▶ **GOAL**: Skip every line before the one containing "Among the set", then copy that line and the rest of the entries below exactly, through the last line.

* START RECORDS FOR THIS EXERCISE *

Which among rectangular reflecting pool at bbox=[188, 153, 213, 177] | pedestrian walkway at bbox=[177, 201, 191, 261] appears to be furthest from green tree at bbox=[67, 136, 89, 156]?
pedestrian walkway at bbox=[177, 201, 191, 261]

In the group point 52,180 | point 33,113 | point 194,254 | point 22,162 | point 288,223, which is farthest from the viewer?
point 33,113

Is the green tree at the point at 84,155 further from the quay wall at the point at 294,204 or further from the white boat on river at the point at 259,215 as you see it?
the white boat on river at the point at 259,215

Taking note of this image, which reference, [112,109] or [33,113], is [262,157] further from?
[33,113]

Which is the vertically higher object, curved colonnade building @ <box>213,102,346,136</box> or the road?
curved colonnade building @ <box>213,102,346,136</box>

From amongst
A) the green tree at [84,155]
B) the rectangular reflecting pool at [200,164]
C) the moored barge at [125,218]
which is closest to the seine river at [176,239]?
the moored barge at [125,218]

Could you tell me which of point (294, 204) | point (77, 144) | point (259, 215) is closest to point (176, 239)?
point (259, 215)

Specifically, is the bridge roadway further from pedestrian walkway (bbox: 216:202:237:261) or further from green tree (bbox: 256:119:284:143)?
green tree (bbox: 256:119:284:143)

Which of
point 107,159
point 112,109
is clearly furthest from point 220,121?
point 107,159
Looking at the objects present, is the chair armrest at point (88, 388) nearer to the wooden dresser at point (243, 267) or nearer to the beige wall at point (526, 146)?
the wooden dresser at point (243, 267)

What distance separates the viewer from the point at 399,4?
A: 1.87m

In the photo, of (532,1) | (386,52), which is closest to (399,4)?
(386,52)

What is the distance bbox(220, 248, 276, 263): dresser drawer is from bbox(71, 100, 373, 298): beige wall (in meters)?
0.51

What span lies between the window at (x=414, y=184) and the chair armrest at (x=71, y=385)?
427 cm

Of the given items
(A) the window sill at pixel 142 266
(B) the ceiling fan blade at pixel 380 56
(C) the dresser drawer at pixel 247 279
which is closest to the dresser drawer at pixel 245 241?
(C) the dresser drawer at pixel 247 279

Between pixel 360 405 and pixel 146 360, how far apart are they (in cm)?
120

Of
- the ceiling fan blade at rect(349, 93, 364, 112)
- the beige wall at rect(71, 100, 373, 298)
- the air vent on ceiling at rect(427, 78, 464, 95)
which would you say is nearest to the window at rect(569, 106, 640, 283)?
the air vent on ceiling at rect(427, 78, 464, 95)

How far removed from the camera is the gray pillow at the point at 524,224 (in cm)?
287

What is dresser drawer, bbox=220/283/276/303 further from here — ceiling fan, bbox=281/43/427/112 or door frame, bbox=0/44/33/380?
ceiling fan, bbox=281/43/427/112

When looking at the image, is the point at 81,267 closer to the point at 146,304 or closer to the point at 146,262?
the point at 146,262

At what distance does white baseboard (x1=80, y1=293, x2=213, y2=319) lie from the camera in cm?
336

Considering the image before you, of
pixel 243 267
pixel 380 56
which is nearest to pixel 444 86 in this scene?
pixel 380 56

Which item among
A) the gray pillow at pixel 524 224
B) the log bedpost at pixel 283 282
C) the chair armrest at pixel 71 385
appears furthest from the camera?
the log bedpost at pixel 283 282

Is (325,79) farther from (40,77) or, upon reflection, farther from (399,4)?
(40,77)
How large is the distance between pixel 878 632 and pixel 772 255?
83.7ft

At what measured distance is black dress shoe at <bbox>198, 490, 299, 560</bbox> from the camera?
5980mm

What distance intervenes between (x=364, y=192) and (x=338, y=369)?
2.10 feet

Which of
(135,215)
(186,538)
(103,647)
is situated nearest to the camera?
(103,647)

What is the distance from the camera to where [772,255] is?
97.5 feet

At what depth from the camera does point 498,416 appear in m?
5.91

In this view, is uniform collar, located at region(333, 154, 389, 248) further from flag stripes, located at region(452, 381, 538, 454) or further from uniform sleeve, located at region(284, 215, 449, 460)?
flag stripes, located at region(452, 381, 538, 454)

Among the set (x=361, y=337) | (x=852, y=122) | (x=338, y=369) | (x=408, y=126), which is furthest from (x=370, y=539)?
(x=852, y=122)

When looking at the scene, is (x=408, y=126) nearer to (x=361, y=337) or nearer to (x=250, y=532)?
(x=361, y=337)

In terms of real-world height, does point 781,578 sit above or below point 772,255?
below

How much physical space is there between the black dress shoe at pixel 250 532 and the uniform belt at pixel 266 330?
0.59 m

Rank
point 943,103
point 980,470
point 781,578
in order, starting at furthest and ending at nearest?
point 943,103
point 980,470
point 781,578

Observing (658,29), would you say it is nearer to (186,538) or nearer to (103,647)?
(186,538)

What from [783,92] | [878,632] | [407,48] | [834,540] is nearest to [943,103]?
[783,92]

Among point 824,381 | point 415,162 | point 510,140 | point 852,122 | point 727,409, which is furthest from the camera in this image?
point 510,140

* END RECORDS FOR THIS EXERCISE *

▶ **THE OUTPUT**:
Among the set (x=361, y=337) | (x=852, y=122) | (x=338, y=369) | (x=408, y=126), which is furthest from (x=370, y=539)?
(x=852, y=122)

When looking at the scene, is (x=408, y=126) nearer to (x=361, y=337) or nearer to (x=250, y=532)?
(x=361, y=337)

In terms of real-world height, does point 781,578 sit above or below point 772,255?
below

How much physical space is there between the black dress shoe at pixel 250 532 and the uniform belt at pixel 266 330?
0.59 m

Rank
point 943,103
point 980,470
point 781,578
in order, starting at furthest and ending at nearest?
point 943,103
point 980,470
point 781,578

Observing (658,29), would you say it is nearer to (186,538) or nearer to (103,647)?
(186,538)

What from [783,92] | [878,632] | [407,48] | [834,540] is nearest to [943,103]?
[783,92]

Among point 824,381 | point 415,162 | point 510,140 | point 852,122 | point 727,409, which is furthest from the camera in this image?
point 510,140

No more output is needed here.